We do though need governments to put infrastructure priorities into a bipartisan process in which legitimate projects gravitate towards the top (instead of just the Minister’s personal favourites), undertake competent economic assessments (instead of back-of-the-envelope trumped-up business cases worth less than the napkin on which they were developed) and seriously consider whether dozens of smaller expenditures are likely to be better than the “Taj Mahal” mentality that government egos still seem to thrust on Victorian citizens.
It would also be better if governments could leave aside their love of long-term infrastructure contracts, private finance and commercial secrets and level with us. We are not mugs. Citizens expect to know what governments are doing in their name, how they are behaving with the power they temporarily hold and how the relationship they have with businesses is being employed.
Can this be solved through legislation stopping governments from signing contracts before elections? I doubt it. Business and politics are both incredibly innovative in getting around new rules. But let’s try anyway. Big infrastructure projects imply big decisions, with big risks. Public risks.
Our current Victorian PPP habit, though seems to imply big secrets, and big “success” fees, even for failed public projects! These are particularly galling. But together, these form a cocktail of complex ongoing deals that could cripple the state if we keep going like this. If we can’t improve our infrastructure priority planning, our assessments, our transparency and bipartisan discourse we will repeat the recent history many times over in coming decades. So the real task here is to take another road.

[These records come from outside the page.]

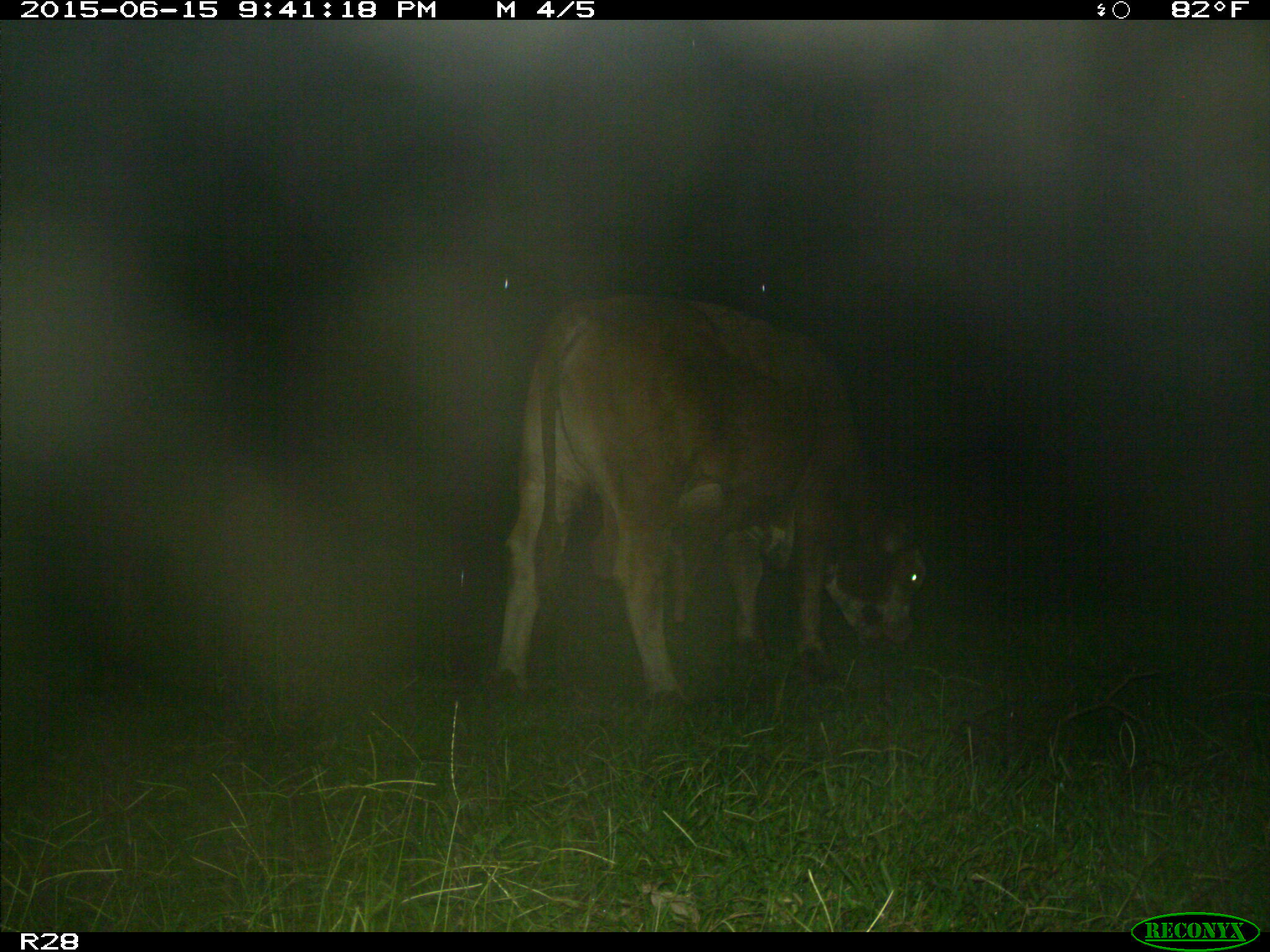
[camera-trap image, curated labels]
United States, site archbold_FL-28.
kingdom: Animalia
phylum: Chordata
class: Mammalia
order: Artiodactyla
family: Bovidae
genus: Bos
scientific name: Bos taurus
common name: domestic cow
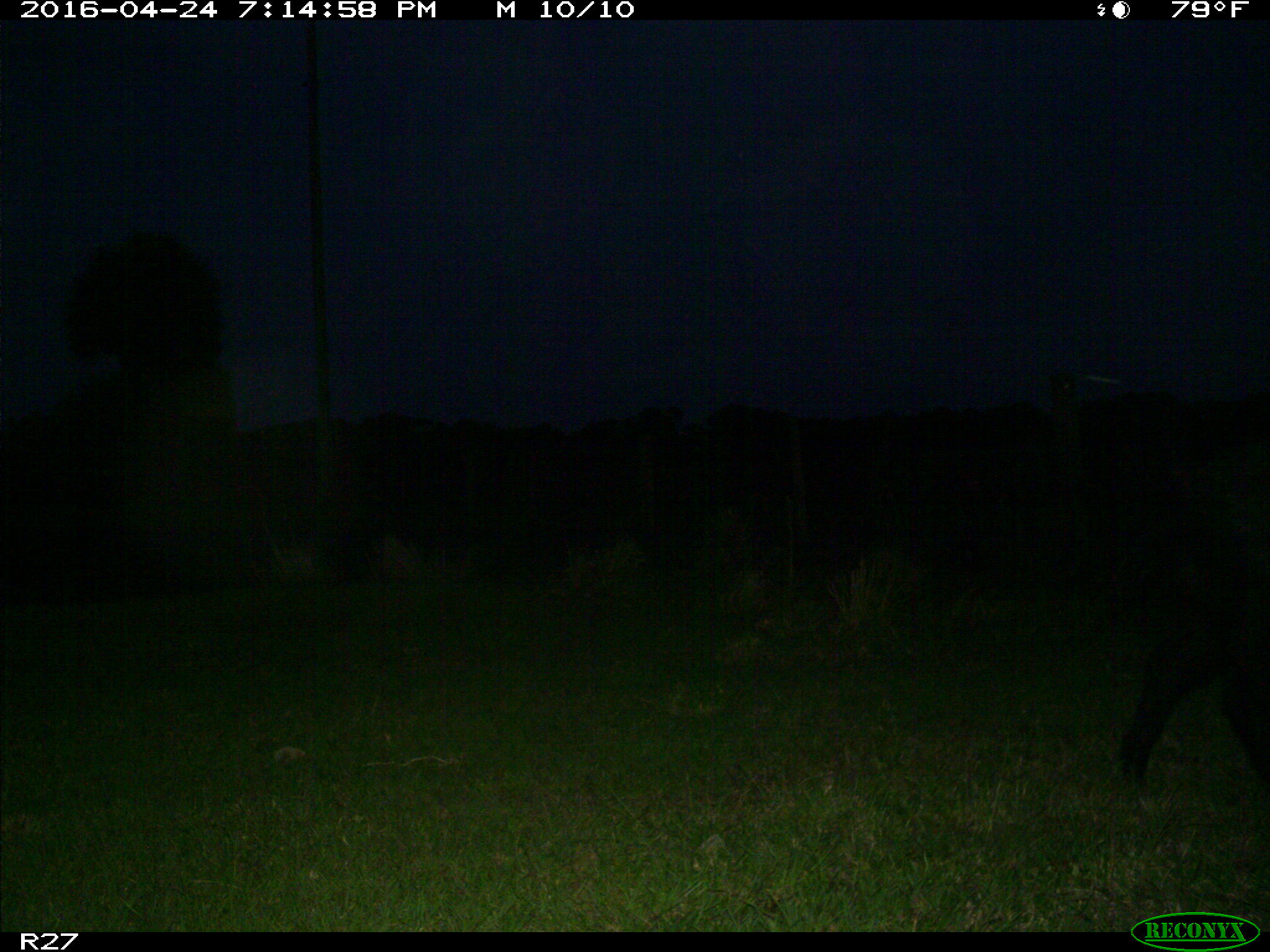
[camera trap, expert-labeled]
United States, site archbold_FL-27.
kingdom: Animalia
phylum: Chordata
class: Mammalia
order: Artiodactyla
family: Suidae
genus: Sus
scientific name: Sus scrofa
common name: wild boar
Sus scrofa (wild boar).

Independent institutionalised professional planning needs to be reintroduced into the picture, not sidelined. Consultation needs to be undertaken. And priorities need to be re-established so that debates around medium and long-term project options, alternatives and relative timing can occur. Not just the immediate personal choices of ministers as if they were purchasing something in a retail shop.
We need to get on and re-professionalise for a more democratic approach to medium and long-term infrastructure success. And quickly.